## Given passage
Begin

Matthew 11:1

I. THE MOTIVE OF THIS INQUIRY OF JOHN'S is not at once apparent. What was causing him perplexity, if not disappointment, about our Lord? He was disappointed because the works he heard of were not the kind of works he had himself expected the Messiah to perform. His own work had been to denounce prevailing iniquities, and to predict the advent of One who should cleanse with fire where he cleansed with water; who would come in the same spirit as himself, but with a mightier manifestation of it; One who would lay the axe to the root of the tree of evil, and quickly execute judgment in Israel. His whole soul went forth with expectation, and there was nothing to meet it. He had learned how short a time would be given to any one who was resolved to root out evil from the land. Why, then, this passive inactivity on the part of Jesus? Why was he content to go about in villages, helping beggars, speaking with uninfluential sinners, while the nation groaned under foreign tyranny and cried for its king? From this doubting inquiry of John's we may learn several things, as:

1. How entirely Jesus had to depend on himself. What must have been the clearness of aim and stability of purpose which could put aside not only the popular expectation, but the grave judgments and suggestions of men like John?

2. John's state of mind shows how apt people are to allow their own distresses to distort their views of Providence. When things go against us, and the despotic laws of the world move on and pay no respect to our prayers or our piety, we are apt to admit doubts where all was plain and sure to us.

3. When we ourselves are not used in God's work, we are tempted to think he is doing nothing. If a religious movement goes on without us, we think of it critically and with suspicion.

4. We see here how insignificant the effects of the gospel always seem. John saw only what he thought a good doctor could rival.

End

## Items
Begin

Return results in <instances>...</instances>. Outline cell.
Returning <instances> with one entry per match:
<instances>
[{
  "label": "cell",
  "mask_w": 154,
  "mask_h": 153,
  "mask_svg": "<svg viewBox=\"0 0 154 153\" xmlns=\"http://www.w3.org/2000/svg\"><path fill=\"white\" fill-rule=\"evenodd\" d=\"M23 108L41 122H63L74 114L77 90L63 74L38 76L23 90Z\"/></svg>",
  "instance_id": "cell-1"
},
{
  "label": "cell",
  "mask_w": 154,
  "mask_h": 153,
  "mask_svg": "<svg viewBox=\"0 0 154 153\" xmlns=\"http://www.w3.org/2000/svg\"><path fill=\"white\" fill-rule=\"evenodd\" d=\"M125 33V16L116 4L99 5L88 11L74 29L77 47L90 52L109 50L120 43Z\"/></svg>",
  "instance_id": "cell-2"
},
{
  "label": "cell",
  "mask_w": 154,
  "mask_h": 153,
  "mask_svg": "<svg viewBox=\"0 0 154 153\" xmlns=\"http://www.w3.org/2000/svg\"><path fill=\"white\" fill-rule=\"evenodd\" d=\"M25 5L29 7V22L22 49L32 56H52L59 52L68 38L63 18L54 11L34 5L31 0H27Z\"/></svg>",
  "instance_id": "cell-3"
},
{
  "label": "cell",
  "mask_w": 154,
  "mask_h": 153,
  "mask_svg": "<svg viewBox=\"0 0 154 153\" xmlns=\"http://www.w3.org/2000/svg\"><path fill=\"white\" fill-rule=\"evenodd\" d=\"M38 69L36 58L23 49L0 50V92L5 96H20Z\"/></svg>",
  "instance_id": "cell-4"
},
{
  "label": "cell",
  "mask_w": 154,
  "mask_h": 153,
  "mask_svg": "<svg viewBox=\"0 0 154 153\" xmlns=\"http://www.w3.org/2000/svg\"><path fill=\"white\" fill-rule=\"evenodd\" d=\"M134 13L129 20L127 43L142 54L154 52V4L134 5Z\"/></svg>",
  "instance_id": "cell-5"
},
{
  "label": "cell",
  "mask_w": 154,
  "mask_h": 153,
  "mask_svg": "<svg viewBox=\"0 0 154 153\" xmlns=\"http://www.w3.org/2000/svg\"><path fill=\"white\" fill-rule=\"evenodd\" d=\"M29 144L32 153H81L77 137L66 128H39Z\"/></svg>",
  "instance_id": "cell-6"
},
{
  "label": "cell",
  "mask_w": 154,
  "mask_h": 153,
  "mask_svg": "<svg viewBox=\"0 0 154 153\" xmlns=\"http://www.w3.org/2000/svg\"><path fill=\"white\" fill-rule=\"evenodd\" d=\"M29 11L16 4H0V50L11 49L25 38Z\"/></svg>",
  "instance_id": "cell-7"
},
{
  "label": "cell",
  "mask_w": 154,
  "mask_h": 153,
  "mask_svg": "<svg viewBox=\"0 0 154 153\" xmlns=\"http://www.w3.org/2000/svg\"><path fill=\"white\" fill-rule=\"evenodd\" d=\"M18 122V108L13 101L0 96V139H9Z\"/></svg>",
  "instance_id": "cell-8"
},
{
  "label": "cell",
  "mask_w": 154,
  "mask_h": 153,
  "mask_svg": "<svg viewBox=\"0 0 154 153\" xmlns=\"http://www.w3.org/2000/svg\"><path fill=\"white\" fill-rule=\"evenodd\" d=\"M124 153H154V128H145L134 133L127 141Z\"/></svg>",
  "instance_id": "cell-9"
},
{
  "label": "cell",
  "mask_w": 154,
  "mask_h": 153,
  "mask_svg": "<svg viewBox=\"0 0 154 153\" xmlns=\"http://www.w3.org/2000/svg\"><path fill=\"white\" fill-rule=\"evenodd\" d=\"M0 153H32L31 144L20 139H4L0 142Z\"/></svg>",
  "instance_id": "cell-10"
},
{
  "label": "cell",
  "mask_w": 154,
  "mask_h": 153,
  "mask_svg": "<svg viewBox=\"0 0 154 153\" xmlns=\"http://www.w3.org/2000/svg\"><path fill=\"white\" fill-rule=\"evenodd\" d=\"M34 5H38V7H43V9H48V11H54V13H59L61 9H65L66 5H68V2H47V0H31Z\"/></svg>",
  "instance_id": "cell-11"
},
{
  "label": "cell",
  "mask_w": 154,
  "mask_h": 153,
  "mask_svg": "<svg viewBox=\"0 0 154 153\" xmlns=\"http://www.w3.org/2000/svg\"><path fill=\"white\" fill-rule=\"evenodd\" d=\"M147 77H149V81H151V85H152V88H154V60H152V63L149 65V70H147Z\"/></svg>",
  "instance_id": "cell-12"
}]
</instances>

End

## Exercise prompt
For each statement about the commentary on Matthew 11:1, answer yes or no and quote the words that decide it. (a) John expected One who would cleanse with fire where he had cleansed with water. (b) When we are not used in God's work, we are tempted to think he is doing a great deal. (c) John thought a good doctor could rival what he saw. Work from the commentary alone and leave the records aside.

## Finished exercise
(a) Yes: "One who should cleanse with fire where he cleansed with water"
(b) No: "When we ourselves are not used in God's work, we are tempted to think he is doing nothing."
(c) Yes: "John saw only what he thought a good doctor could rival."